PROBLEM TO WORK ON
Each entry is to be given again exactly; drop the images.
______
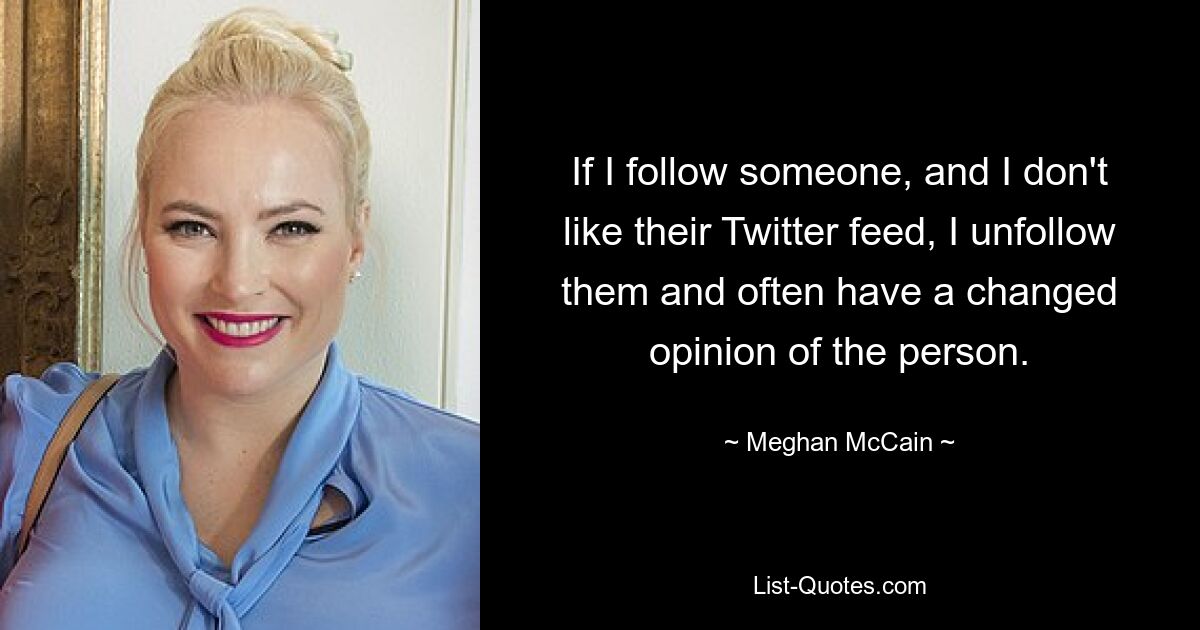 If I follow someone, and I don't like their Twitter feed, I unfollow them and often have a changed opinion of the person.

~ Meghan McCain ~

List-Quotes.com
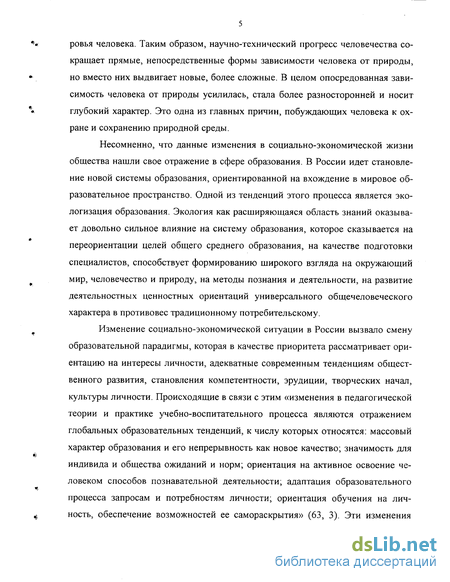 5

ровья человека. Таким образом, научно-технический прогресс человечества сокращает прямые, непосредственные формы зависимости человека от природы, но вместо них выдвигает новые, более сложные. В целом опосредованная зависимость человека от природы усилилась, стала более разносторонней и носит глубокий характер. Это одна из главных причин, побуждающих человека к охране и сохранению природной среды.

Несомненно, что данные изменения в социально-экономической жизни общества нашли свое отражение в сфере образования. В России идет становление новой системы образования, ориентированной на вхождение в мировое образовательное пространство. Одной из тенденций этого процесса является экологизация образования. Экология как расширяющаяся область знаний оказывает довольно сильное влияние на систему образования, которое сказывается на переориентации целей общего среднего образования, на качестве подготовки специалистов, способствует формированию широкого взгляда на окружающий мир, человечество и природу, на методы познания и деятельности, на развитие деятельностных ценностных ориентаций универсального общечеловеческого характера в противовес традиционному потребительскому.

Изменение социально-экономической ситуации в России вызвало смену образовательной парадигмы, которая в качестве приоритета рассматривает ориентацию на интересы личности, адекватные современным тенденциям общественного развития, становления компетентности, эрудиции, творческих начал, культуры личности. Происходящие в связи с этим «изменения в педагогической теории и практике учебно-воспитательного процесса являются отражением глобальных образовательных тенденций, к числу которых относятся: массовый характер образования и его непрерывность как новое качество; значимость для индивида и общества ожиданий и норм; ориентация на активное освоение человеком способов познавательной деятельности; адаптация образовательного процесса запросам и потребностям личности; ориентация обучения на личность, обеспечение возможностей ее самораскрытия» (63, 3). Эти изменения

dsLib.net
библиотека диссертаций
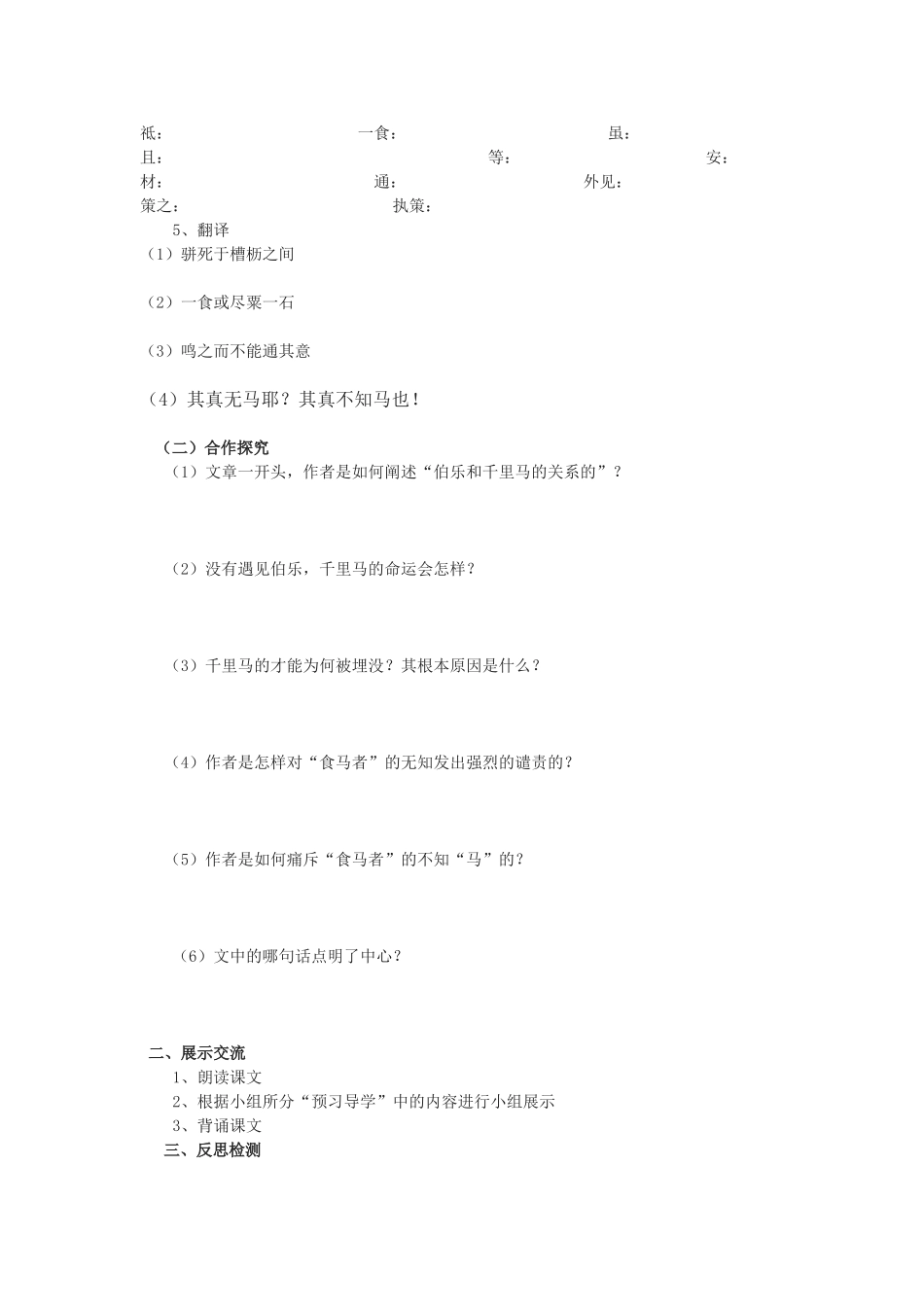 祗：　　一食：　　虽：
且：　　等：　　安：
材：　　通：　　外见：
策之：　　执策：
5、翻译
（1）骈死于槽枥之间

（2）一食或尽粟一石

（3）鸣之而不能通其意

（4）其真无马耶？其真不知马也！

（二）合作探究
（1）文章一开头，作者是如何阐述“伯乐和千里马的关系的”？

（2）没有遇见伯乐，千里马的命运会怎样？

（3）千里马的才能为何被埋没？其根本原因是什么？

（4）作者是怎样对“食马者”的无知发出强烈的谴责的？

（5）作者是如何痛斥“食马者”的不知“马”的？

（6）文中的哪句话点明了中心？

二、展示交流
1、朗读课文
2、根据小组所分“预习导学”中的内容进行小组展示
3、背诵课文
三、反思检测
______
YOUR SOLUTION
 If I follow someone, and I don't like their Twitter feed, I unfollow them and often have a changed opinion of the person.

~ Meghan McCain ~

List-Quotes.com
 5

ровья человека. Таким образом, научно-технический прогресс человечества сокращает прямые, непосредственные формы зависимости человека от природы, но вместо них выдвигает новые, более сложные. В целом опосредованная зависимость человека от природы усилилась, стала более разносторонней и носит глубокий характер. Это одна из главных причин, побуждающих человека к охране и сохранению природной среды.

Несомненно, что данные изменения в социально-экономической жизни общества нашли свое отражение в сфере образования. В России идет становление новой системы образования, ориентированной на вхождение в мировое образовательное пространство. Одной из тенденций этого процесса является экологизация образования. Экология как расширяющаяся область знаний оказывает довольно сильное влияние на систему образования, которое сказывается на переориентации целей общего среднего образования, на качестве подготовки специалистов, способствует формированию широкого взгляда на окружающий мир, человечество и природу, на методы познания и деятельности, на развитие деятельностных ценностных ориентаций универсального общечеловеческого характера в противовес традиционному потребительскому.

Изменение социально-экономической ситуации в России вызвало смену образовательной парадигмы, которая в качестве приоритета рассматривает ориентацию на интересы личности, адекватные современным тенденциям общественного развития, становления компетентности, эрудиции, творческих начал, культуры личности. Происходящие в связи с этим «изменения в педагогической теории и практике учебно-воспитательного процесса являются отражением глобальных образовательных тенденций, к числу которых относятся: массовый характер образования и его непрерывность как новое качество; значимость для индивида и общества ожиданий и норм; ориентация на активное освоение человеком способов познавательной деятельности; адаптация образовательного процесса запросам и потребностям личности; ориентация обучения на личность, обеспечение возможностей ее самораскрытия» (63, 3). Эти изменения

dsLib.net
библиотека диссертаций
 祗：　　一食：　　虽：
且：　　等：　　安：
材：　　通：　　外见：
策之：　　执策：
5、翻译
（1）骈死于槽枥之间

（2）一食或尽粟一石

（3）鸣之而不能通其意

（4）其真无马耶？其真不知马也！

（二）合作探究
（1）文章一开头，作者是如何阐述“伯乐和千里马的关系的”？

（2）没有遇见伯乐，千里马的命运会怎样？

（3）千里马的才能为何被埋没？其根本原因是什么？

（4）作者是怎样对“食马者”的无知发出强烈的谴责的？

（5）作者是如何痛斥“食马者”的不知“马”的？

（6）文中的哪句话点明了中心？

二、展示交流
1、朗读课文
2、根据小组所分“预习导学”中的内容进行小组展示
3、背诵课文
三、反思检测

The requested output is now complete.